Now and then, as in the beautiful ballad Annabel Lee, and To One in Paradise, the poet emerges into the light of common human feeling and speaks a more intelligible language. But in general his poetry is not the poetry of the heart, and its passion is not the passion of flesh and blood. In Poe the thought of death is always near, and of the shadowy borderland between death and life.

"The play is the tragedy 'Man,'
And its hero the Conqueror Worm."

The prose tale, Ligeia, in which these verses are inserted, is one of the most powerful of all Poe's writings, and its theme is the power of the will to overcome death. In that singularly impressive poem, The Sleeper, the morbid horror which invests the tomb springs from the same source, the materiality of Poe's imagination, which refuses to let the soul go free from the body.

This quality explains why Poe's Tales of the Grotesque and Arabesque, 1840, are on a lower plane than Hawthorne's romances, to which a few of them, like William Wilson, and The Man of the Crowd, have some resemblance.
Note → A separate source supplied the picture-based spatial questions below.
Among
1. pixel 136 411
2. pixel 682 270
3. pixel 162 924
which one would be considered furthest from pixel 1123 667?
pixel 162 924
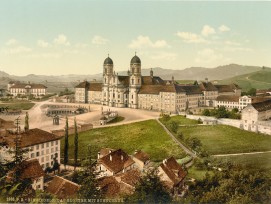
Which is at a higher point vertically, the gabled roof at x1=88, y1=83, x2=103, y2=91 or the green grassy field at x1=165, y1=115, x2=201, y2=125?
the gabled roof at x1=88, y1=83, x2=103, y2=91

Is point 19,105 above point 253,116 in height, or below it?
above

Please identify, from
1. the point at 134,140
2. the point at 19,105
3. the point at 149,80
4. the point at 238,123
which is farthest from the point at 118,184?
the point at 19,105

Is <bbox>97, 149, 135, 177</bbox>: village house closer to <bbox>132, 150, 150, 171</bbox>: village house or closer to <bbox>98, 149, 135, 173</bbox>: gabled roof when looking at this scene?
<bbox>98, 149, 135, 173</bbox>: gabled roof

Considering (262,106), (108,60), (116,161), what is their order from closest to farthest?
(116,161) < (262,106) < (108,60)

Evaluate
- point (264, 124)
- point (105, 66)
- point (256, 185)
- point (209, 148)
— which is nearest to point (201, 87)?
point (105, 66)

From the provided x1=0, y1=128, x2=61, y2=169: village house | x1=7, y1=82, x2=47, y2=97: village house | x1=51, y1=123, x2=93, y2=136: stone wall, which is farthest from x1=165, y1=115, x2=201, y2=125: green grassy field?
x1=7, y1=82, x2=47, y2=97: village house

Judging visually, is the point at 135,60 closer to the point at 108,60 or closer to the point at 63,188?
the point at 108,60
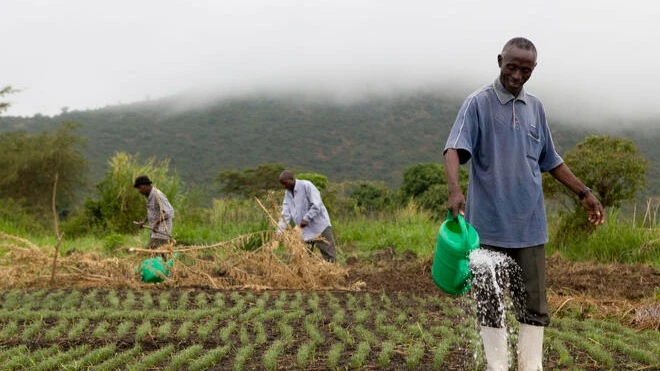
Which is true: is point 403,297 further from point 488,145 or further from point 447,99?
point 447,99

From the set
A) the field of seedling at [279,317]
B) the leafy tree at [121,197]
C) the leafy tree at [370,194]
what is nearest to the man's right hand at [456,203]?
the field of seedling at [279,317]

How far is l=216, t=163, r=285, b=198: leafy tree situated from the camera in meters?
32.8

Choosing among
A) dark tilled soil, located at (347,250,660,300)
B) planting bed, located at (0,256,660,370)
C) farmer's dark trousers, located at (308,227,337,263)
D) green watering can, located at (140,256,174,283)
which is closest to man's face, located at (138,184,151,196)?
green watering can, located at (140,256,174,283)

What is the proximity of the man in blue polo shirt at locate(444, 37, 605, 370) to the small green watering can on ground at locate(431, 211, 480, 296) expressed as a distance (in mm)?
238

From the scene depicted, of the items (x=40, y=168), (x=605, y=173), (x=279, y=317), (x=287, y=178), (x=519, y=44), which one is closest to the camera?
(x=519, y=44)

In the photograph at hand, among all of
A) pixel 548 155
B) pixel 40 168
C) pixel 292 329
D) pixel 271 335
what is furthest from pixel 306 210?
pixel 40 168

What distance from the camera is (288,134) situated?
53.7 m

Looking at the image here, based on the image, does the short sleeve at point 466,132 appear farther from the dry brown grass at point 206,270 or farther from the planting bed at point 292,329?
the dry brown grass at point 206,270

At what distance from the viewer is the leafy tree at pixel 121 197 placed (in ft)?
46.2

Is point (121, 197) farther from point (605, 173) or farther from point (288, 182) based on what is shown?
point (605, 173)

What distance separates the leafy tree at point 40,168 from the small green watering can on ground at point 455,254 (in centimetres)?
2966

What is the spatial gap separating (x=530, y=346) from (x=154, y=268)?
5.11 metres

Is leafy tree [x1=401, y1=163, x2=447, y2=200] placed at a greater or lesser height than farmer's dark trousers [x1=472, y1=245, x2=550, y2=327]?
lesser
The former of these, in particular, is in Hawthorne's peculiar province, the allegory of the conscience. But in general the tragedy in Hawthorne is a spiritual one, while Poe calls in the aid of material forces. The passion of physical fear or of superstitious horror is that which his writings most frequently excite. These tales represent various grades of the frightful and the ghastly, from the mere bugaboo story like the Black Cat, which makes children afraid to go in the dark, up to the breathless terror of the Cask of Amontillado, or the Red Death. Poe's masterpiece in this kind is the fateful tale of the Fall of the House of Usher, with its solemn and magnificent close. His prose, at its best, often recalls, in its richly imaginative cast, the manner of De Quincey in such passages as his Dream Fugue, or Our Ladies of Sorrow. In descriptive pieces like the Domain of Arnheim, and stories of adventure like the Descent into the Maelstrom, and his long sea-tale, The Narrative of Arthur Gordon Pym, 1838, he displayed, a realistic inventiveness almost equal to Swift's or De Foe's. He was not without a mocking irony, but he had no constructive humor, and his attempts at the facetious were mostly failures.